WILD DOGS VS.HYENAS SKIN

I’m rugged up a silk scarf around my throat and layers that can be peeled off one at a time like an onion skin as the day heats up. The pack will settle down for several weeks while the pups are growing, going out to hunt twice a day and bringing food back in thier bellies which they will regurgitate for the mother and pups to eat.Īt some point, however, in a strange twist, the mother will join in the hunts - being the Alpha female with lots of experience- and several designated "babysitters, usually males, will stay behind.īecause the entire pack contributes to the raising of one large litter of puppies a year, African wild dog puppies catch on quick, and may be seen out hunting with the pack by the time they are 6 months old.They say it has snowed in South Africa, and its frosted breath has travelled creeping blue down south to us tickling the Delta’s underbelly and slicing the temperatures in half.
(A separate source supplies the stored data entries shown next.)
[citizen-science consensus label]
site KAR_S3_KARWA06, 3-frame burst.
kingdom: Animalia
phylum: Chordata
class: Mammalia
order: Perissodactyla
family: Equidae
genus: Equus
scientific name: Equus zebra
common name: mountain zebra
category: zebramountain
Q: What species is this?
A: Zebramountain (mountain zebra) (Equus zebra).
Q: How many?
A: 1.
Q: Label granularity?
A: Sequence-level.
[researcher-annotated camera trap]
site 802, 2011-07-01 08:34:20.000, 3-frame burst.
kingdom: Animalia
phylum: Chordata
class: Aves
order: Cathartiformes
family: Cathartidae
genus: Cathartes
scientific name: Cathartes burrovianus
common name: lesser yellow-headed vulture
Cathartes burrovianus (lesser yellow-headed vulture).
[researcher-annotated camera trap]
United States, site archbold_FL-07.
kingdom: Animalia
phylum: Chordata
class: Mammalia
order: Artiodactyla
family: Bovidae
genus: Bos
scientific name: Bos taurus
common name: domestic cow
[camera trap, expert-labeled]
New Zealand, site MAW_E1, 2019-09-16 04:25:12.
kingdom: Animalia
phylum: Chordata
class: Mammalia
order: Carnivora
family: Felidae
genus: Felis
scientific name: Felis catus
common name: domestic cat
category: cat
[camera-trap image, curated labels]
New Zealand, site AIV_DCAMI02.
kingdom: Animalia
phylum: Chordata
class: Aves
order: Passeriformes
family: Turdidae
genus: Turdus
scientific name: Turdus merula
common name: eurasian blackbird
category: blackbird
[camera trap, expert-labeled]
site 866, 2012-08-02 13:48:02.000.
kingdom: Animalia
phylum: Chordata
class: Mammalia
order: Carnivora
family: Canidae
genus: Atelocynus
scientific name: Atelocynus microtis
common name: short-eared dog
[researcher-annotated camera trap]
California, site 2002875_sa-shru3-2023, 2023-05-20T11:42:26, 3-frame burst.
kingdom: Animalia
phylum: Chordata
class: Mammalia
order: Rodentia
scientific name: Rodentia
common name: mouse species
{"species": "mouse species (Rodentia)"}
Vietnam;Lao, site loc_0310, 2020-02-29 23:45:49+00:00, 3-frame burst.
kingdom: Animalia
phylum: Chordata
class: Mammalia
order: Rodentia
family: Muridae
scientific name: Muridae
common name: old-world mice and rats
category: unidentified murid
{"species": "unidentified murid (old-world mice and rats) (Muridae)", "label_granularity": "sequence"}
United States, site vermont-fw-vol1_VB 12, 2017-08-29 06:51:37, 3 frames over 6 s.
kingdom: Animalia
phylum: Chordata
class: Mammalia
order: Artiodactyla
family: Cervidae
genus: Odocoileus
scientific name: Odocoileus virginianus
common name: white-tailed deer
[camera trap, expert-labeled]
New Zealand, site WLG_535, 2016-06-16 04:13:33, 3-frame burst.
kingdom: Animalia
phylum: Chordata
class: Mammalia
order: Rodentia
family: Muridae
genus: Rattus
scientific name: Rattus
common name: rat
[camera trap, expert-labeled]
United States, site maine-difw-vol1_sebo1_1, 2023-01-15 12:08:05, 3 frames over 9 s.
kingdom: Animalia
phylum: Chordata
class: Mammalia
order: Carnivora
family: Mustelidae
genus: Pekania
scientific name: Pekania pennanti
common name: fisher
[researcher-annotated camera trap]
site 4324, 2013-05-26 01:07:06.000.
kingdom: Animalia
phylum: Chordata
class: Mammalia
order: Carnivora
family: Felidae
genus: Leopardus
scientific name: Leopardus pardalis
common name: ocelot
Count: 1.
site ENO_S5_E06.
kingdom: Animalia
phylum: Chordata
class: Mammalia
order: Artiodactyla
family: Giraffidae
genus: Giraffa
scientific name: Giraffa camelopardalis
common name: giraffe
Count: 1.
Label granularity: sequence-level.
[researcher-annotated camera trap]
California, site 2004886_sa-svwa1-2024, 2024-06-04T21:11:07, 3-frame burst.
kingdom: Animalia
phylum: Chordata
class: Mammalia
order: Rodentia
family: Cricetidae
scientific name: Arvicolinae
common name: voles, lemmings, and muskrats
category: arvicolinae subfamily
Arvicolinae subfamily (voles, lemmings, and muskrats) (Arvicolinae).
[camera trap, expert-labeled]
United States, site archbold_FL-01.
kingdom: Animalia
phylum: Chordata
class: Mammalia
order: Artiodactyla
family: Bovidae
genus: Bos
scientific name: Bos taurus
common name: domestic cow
In the world of wild dogs it is the submissive animal who can most fervently beg that tends to eat first.įood is distributed to the youngest pack members and sometimes the Alpha pair are actually be the last dogs to eat. The entire pack helps in the rearing of this one litter. Within the pack generally only the dominant male and female, called the Alpha pair, will reproduce.Īfter a six week pregnancy the Alpha female will find a safe place, often an abandoned aardvark den, where she may deliver up to 20 puppies in a single litter - the most in the canine kingdom!